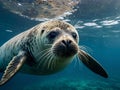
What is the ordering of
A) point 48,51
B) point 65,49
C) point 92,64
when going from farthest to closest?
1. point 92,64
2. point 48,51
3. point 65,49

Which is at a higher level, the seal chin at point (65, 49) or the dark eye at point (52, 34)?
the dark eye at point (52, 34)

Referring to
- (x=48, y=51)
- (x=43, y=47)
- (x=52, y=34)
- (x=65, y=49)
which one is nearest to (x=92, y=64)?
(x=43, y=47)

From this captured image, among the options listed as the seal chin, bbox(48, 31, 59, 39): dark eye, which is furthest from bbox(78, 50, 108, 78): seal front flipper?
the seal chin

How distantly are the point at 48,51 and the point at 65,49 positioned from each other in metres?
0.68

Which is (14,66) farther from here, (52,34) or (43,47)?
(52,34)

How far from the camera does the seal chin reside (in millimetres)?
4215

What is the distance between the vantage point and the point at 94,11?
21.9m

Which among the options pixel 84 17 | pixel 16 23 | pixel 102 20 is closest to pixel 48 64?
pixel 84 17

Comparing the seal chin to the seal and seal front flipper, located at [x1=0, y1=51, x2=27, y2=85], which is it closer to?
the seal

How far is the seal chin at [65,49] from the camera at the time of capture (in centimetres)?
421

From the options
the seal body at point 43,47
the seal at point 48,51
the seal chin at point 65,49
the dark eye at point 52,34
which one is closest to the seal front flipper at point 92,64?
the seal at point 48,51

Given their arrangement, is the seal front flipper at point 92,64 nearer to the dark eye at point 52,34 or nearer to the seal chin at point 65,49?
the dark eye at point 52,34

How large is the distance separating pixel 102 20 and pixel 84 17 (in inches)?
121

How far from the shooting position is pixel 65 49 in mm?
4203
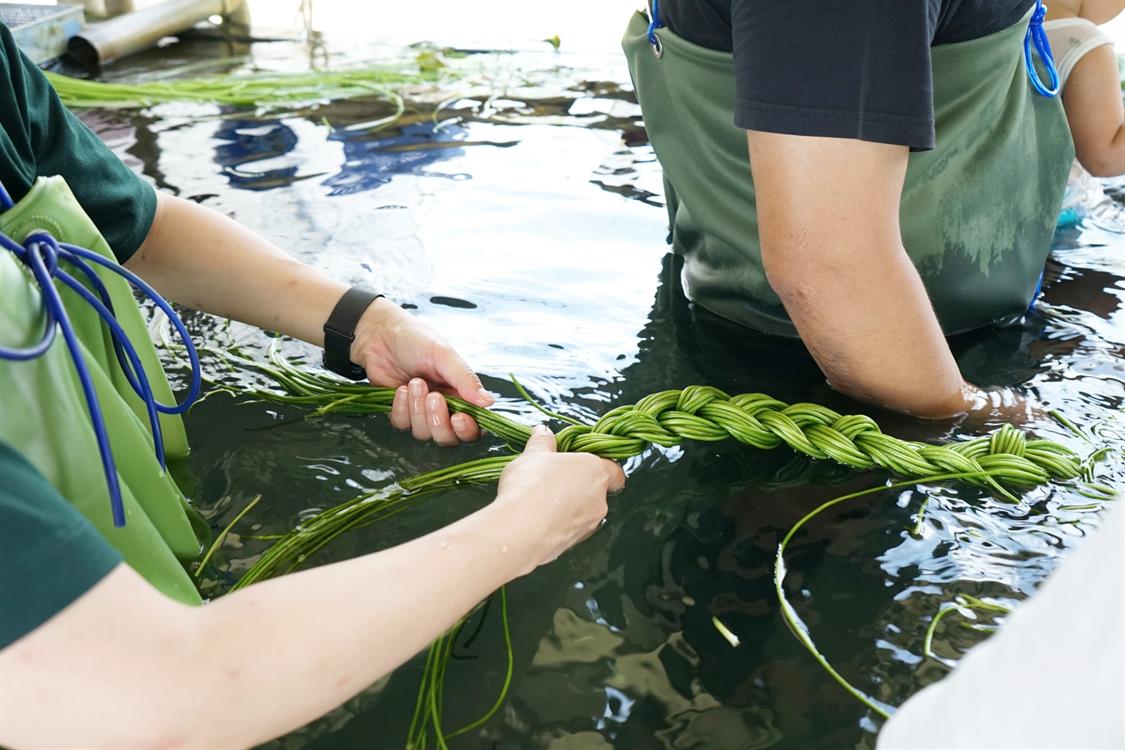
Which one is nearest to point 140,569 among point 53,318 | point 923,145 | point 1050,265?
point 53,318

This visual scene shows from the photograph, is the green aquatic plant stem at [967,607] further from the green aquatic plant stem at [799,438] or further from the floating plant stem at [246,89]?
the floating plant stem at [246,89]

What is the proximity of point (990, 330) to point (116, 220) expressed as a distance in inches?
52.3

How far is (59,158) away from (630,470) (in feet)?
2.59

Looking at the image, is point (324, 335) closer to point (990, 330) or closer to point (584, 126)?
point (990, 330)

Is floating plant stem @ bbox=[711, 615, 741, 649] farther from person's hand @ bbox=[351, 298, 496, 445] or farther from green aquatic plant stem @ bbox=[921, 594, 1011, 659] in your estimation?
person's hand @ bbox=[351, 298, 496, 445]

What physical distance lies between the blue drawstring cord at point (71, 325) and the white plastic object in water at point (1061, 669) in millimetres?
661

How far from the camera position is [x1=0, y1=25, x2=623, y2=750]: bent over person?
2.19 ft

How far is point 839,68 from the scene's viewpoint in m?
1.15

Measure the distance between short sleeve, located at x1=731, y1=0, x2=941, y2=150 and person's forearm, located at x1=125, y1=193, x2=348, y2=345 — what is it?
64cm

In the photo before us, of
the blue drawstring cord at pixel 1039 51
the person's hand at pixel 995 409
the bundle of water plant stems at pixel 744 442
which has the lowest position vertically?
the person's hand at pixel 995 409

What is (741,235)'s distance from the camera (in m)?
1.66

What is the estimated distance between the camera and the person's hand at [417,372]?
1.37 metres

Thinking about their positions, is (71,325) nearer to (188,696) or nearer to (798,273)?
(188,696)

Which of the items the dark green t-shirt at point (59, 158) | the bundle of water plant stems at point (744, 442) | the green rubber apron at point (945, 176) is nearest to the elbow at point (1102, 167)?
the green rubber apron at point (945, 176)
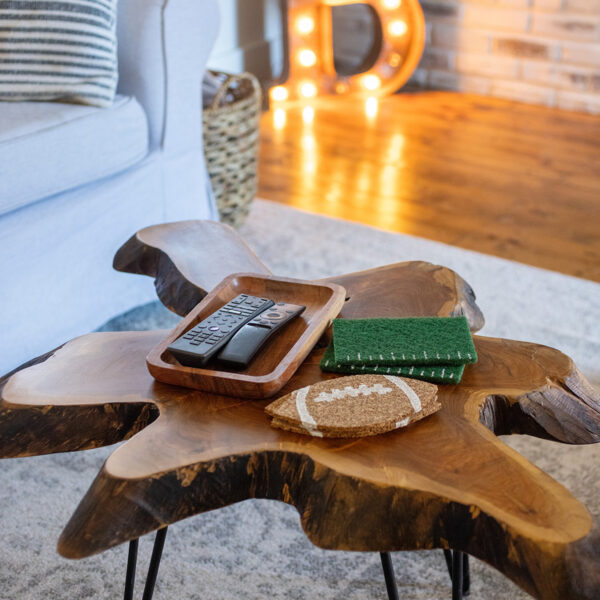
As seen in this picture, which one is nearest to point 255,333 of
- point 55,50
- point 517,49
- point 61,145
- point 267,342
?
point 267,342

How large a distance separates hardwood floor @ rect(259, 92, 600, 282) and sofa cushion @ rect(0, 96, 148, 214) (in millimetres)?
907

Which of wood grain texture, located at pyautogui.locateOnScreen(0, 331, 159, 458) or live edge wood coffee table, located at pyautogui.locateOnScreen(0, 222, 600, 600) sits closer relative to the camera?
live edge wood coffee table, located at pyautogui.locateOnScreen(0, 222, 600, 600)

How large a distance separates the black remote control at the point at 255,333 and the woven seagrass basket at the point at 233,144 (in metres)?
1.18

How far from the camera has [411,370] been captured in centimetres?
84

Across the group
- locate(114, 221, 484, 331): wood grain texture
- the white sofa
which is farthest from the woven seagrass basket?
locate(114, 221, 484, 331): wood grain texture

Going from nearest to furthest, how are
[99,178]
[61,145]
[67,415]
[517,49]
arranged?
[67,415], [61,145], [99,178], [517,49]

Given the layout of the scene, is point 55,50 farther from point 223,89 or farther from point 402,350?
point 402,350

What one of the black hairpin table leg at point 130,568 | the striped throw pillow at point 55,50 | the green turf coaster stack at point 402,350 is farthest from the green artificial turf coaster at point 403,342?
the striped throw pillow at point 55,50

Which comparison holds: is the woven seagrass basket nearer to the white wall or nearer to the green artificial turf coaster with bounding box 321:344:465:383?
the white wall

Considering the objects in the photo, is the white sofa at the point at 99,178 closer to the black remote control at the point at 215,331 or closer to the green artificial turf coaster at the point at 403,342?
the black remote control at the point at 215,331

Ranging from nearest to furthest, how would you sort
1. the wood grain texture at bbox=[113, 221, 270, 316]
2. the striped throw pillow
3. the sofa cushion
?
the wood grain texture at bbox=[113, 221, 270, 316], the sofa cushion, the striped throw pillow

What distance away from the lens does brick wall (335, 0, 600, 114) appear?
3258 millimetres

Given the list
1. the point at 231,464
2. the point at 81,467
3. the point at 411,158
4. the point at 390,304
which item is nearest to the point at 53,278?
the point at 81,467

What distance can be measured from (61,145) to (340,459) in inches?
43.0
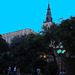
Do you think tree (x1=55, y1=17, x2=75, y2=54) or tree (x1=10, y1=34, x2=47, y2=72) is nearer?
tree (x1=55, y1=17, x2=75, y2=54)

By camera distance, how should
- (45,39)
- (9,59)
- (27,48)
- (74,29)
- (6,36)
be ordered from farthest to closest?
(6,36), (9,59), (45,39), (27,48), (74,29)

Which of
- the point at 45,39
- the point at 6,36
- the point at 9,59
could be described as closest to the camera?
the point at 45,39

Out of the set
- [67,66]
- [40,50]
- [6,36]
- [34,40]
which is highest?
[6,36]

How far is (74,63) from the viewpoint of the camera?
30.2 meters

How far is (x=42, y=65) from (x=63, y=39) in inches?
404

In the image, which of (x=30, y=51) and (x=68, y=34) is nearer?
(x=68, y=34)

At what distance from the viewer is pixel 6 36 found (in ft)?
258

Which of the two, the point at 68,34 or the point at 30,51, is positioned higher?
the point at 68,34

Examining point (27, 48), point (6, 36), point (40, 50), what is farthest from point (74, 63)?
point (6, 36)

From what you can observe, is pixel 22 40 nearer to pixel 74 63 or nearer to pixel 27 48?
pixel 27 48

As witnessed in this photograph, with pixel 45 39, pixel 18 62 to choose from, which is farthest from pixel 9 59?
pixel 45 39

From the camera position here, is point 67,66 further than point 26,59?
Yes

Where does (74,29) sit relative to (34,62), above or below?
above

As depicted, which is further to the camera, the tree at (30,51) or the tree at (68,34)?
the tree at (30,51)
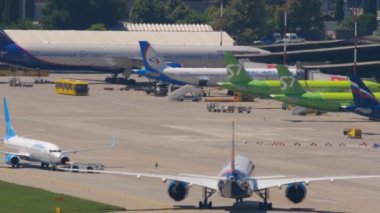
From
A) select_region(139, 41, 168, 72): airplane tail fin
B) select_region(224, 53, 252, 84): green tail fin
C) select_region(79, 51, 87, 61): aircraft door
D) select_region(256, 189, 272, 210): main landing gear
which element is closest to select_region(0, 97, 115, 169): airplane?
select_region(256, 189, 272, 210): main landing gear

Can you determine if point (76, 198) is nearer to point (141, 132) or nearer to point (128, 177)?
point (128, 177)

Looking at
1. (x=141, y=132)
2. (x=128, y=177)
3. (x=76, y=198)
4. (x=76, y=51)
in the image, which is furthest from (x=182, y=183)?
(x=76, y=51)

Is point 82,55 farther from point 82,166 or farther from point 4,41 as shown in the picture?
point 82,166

★ ★ ★ ★

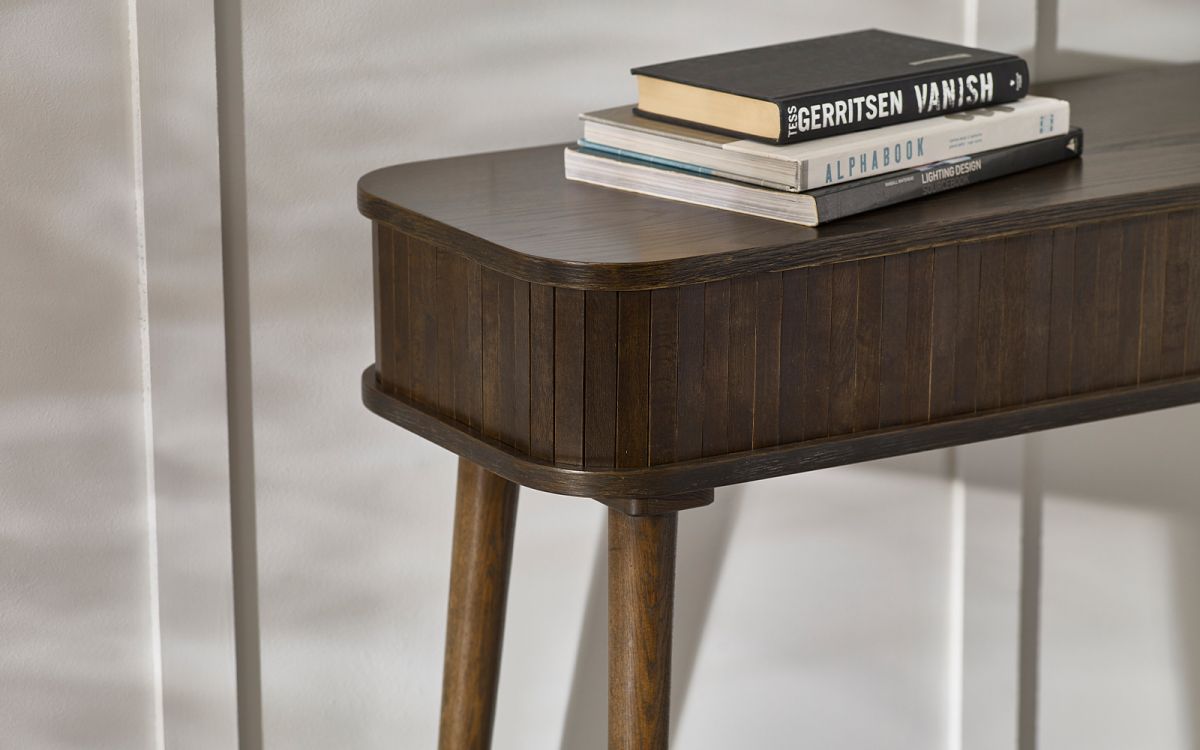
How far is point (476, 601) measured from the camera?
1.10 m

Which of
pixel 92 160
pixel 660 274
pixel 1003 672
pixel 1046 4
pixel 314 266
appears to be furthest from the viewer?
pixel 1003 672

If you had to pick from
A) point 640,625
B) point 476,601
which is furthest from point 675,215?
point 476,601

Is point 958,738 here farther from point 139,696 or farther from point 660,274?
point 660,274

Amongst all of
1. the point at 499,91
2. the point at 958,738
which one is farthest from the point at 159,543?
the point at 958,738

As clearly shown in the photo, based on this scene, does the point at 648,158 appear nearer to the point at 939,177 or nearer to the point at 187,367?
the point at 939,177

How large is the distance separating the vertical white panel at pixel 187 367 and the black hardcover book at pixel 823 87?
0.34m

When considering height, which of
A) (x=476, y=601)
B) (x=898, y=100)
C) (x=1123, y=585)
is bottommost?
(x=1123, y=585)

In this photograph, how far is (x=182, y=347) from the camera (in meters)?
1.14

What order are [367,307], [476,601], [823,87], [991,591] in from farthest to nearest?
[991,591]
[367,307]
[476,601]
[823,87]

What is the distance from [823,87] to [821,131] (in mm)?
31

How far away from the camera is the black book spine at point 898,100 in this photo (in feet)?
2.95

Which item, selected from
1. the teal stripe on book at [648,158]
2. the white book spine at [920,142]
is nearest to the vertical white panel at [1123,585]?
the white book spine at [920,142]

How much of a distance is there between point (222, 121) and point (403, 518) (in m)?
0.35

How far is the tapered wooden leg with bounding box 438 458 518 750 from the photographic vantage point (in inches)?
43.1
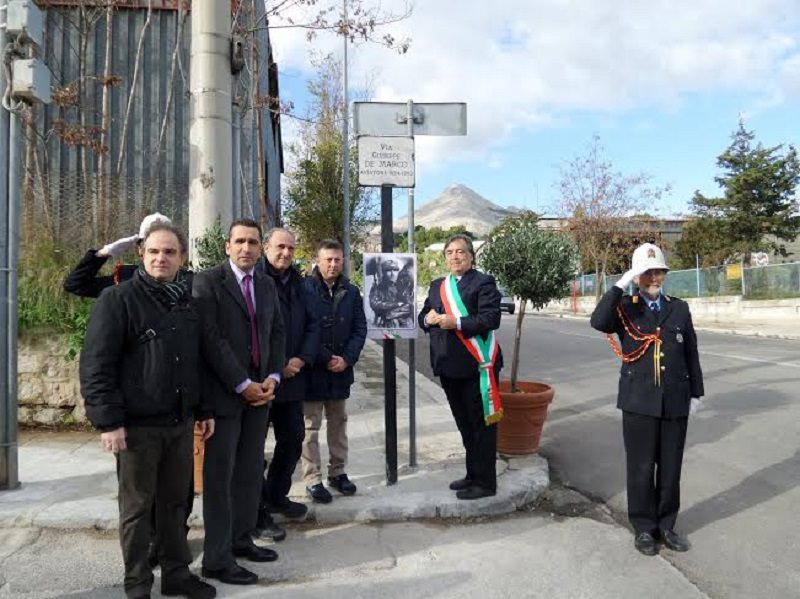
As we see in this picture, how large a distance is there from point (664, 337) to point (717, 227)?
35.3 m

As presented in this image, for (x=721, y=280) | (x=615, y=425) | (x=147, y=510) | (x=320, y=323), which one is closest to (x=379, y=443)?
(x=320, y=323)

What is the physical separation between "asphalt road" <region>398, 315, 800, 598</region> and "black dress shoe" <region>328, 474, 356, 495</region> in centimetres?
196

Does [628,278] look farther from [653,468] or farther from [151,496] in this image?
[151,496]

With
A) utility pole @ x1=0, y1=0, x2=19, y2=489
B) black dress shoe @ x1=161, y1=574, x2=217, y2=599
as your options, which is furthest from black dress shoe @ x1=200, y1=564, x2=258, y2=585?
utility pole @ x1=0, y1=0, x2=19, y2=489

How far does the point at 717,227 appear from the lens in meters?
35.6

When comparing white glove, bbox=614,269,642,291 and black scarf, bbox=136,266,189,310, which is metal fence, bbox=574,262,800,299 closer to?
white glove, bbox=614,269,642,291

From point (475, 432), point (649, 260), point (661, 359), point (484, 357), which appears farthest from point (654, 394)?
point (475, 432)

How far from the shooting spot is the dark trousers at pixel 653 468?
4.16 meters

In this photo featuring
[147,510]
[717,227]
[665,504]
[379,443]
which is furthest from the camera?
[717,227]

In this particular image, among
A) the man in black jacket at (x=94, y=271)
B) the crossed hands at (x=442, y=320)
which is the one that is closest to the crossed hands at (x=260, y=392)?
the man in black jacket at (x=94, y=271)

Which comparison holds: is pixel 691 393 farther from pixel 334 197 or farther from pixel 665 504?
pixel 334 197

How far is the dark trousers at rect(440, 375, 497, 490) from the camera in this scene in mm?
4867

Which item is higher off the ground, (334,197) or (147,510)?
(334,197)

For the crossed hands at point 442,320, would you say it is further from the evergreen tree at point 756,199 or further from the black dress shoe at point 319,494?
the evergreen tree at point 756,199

★ ★ ★ ★

Count the lines in the items above that contain the word "measured" and state only that number.

Written reply: 2